#### Available records ####
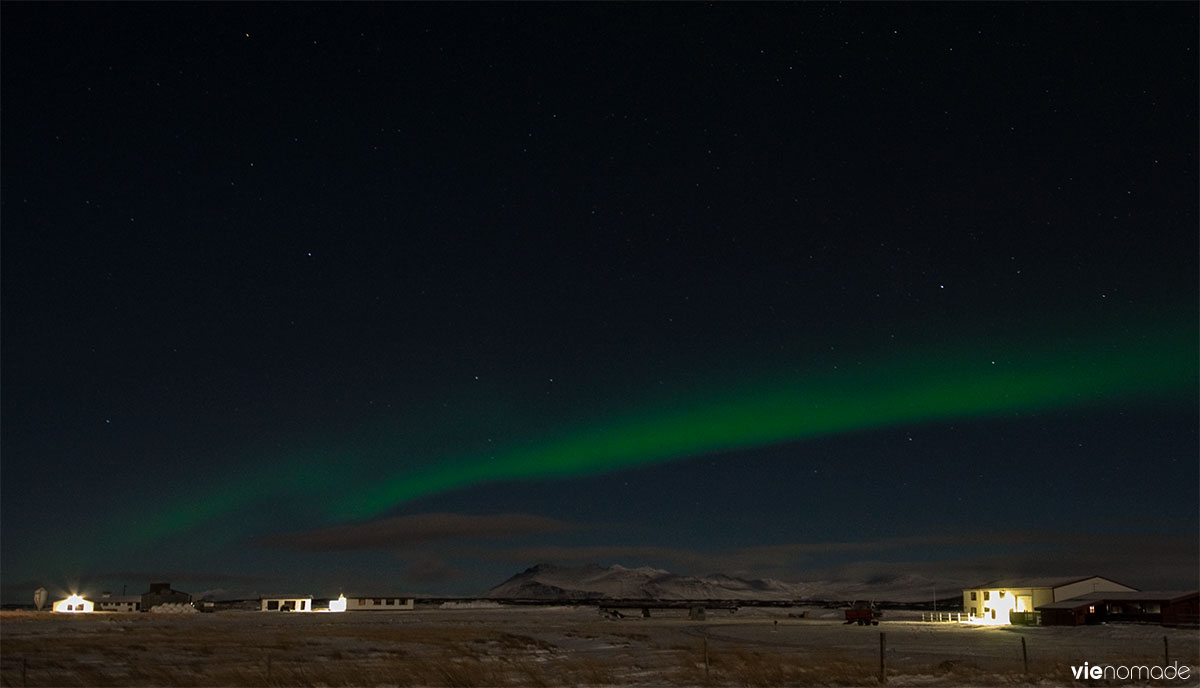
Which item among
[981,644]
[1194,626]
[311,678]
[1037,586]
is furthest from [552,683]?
####
Short problem => Render every line of the rows above as a numbered list, skipping blank lines and leaving the pictures out of your answer.

The completed task =>
1. Which item among
2. [981,644]
3. [1194,626]
4. [311,678]
5. [1037,586]
6. is furthest from [552,683]?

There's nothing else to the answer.